Auch am Vorabend des Beschusses des Bahnhofs schrieben zahlreiche russische Telegram-Kanäle, die die Aggression gegen die Ukraine unterstützen, dass die russischen Streitkräfte „eine Ansammlung von ukrainischen Kämpfern“ und „Waggons mit Waffen“ auf dem Bahnhof von Kramatorsk beschießen würden. Einige der Blogs „empfahl“ den Einheimischen sogar, den Bahnhof am Tag vor der Tragödie nicht zu besuchen. Solche Nachrichten erschienen unter anderem in den Telegram-Kanälen „Novorossiya militia reports“, „Silowiki“ und der für Desinformation schon seit 2014 bekannten „ANNA-NEWS“-Kanal.

Nach Angaben von russischen oppositionellen Medium The Insider wurden alle diese Veröffentlichungen nach der Angriff auf Kramatorsk entweder gelöscht oder nachbearbeitet. Dennoch sind viele Screenshots von den Berichten über den bevorstehenden Angriff noch online zu finden.

Screenshot – t.me

Einige Internetnutzer wiesen auch darauf hin, dass russische Medien, insbesondere die Nachrichtenagentur RIA Novosti, ihre Nachrichten, in denen sie die ukrainische Armee für den Angriff auf den Bahnhof in Kramatorsk beschuldigten, noch vor der Veröffentlichung der ersten Berichte über die Tragödie veröffentlichten. 

Скриншот – facebook.com

Auf dem Raketentrümmerteil ist auch die Aufschrift „Für Kinder“ zu sehen. Einige Journalisten weisen darauf hin, dass dies der Slogan ist, den die Kreml-Propaganda regelmäßig verwendet, um die so genannte „Spezialoperation“ zu popularisieren und zu rechtfertigen. Der Slogan spielt auf angeblich durch ukrainsiche Truppen getötete Kinder im von Russland besetzten Donbas an.

Screenshot – twitter.com/InfoResist

Es besteht auch kein Zweifel daran, dass der Raketenangriff beabsichtigt war. Die Tochka-U-Raketen werden während des gesamten Fluges geleitet.

Kontext: Im Internet gibt es Videos vom Bahnhof in Kramatorsk vom Vorabend des Angriffs, die zeigen, wie die Menschen massenhaft aus der Region fliehen. In einem der Videos von den Folgen des Angriffs ist inmitten der Trümmer ein Zelt mit den Utensilien der Deutschen Gesellschaft für Internationale Zusammenarbeit (giz) zu sehen, die von Deutschland zur Koordinierung der Ausreise von Flüchtlingen bereitgestellt wurde.
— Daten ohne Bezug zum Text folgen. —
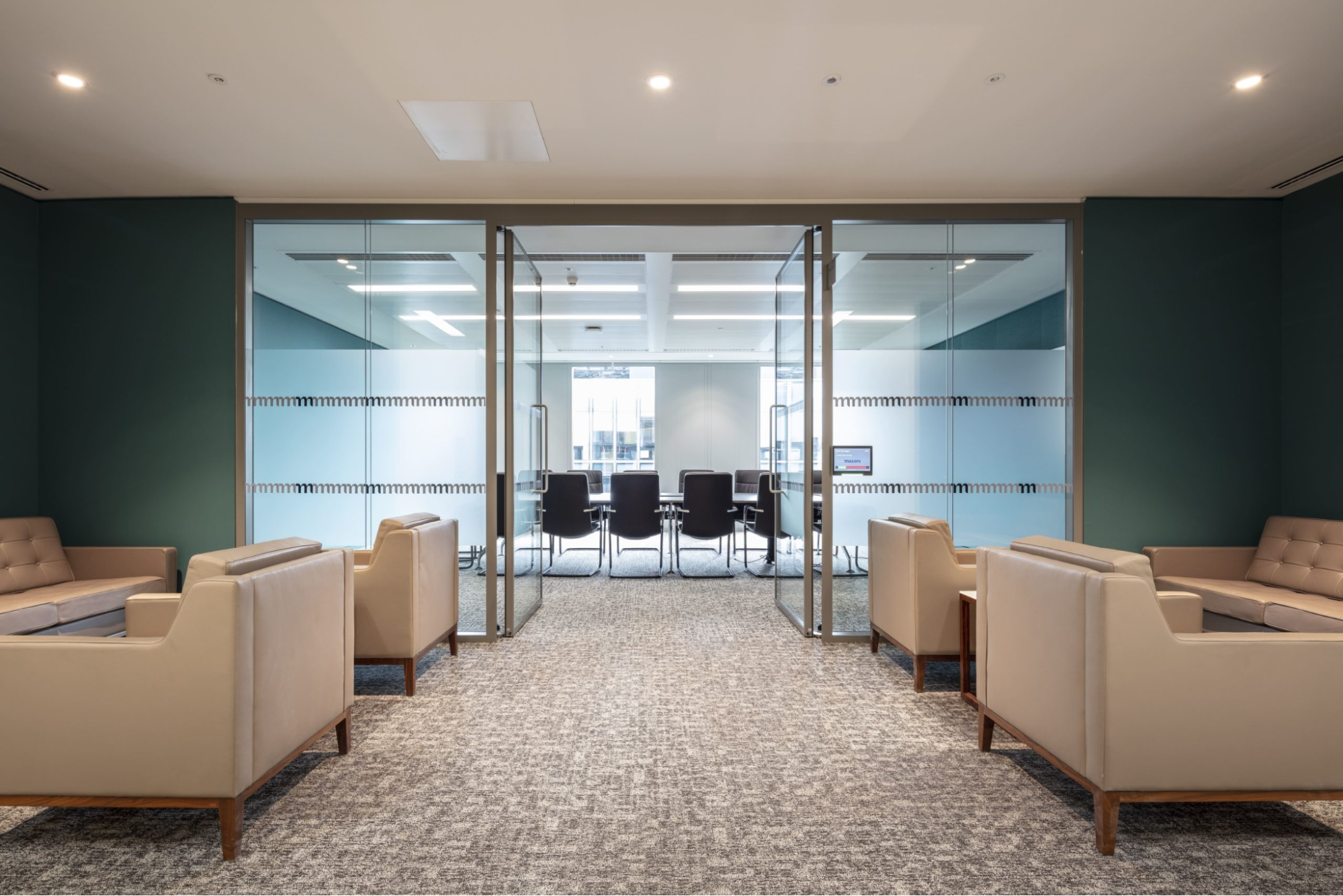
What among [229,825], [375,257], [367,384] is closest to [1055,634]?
[229,825]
All dies deutet darauf hin, dass es sich bei den Bahnhof in Kramtorsk definitiv nicht um eine militärische Einrichtung handelt. Dort vor Ort warteten viele Menschen auf Evakuierungszüge bzw. Busse. Die stellvertretende ukrainische Ministerpräsidentin Iryna Wereschuk hatte am Vortag die Bewohner von Luhansk, Donezk und einem Teil der Region Charkiw angesichts der zunehmenden Kämpfe in den Regionen aufgefordert, sich selbst in sichere Regionen der Ukraine, weiter westlich, zu evakuieren.

Screenshot – twitter.com/JulianRoepcke

Zuvor verbreiteten die Kreml-Medien bereits die falsche Information, dass die massenhaften zivilen Opfer in Butscha und der Region Kyjiw inszeniert waren. StopFake berichtete darüber umfassend.